Work to complete:
Rewrite the data below, replacing each occurrence of "point" with "location" and leaving everything else unchanged. Omit the pictures from your answer.

Data section:
===============
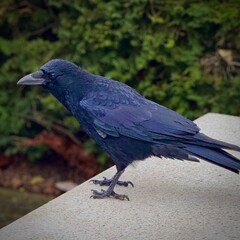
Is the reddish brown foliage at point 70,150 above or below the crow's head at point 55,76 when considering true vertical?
below

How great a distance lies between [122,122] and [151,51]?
2.25 metres

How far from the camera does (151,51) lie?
223 inches

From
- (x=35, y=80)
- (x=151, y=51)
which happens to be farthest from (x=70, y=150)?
(x=35, y=80)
===============
Correct output:
Is the reddish brown foliage at location 70,150 above or below the crow's head at location 55,76 when considering true vertical?
below

How great a distance lies between [122,122] and [151,51]?
2.25 metres

How far from the camera does (151,51) lie?
223 inches

From
- (x=35, y=80)
- (x=151, y=51)
which happens to be farthest from (x=70, y=150)?
(x=35, y=80)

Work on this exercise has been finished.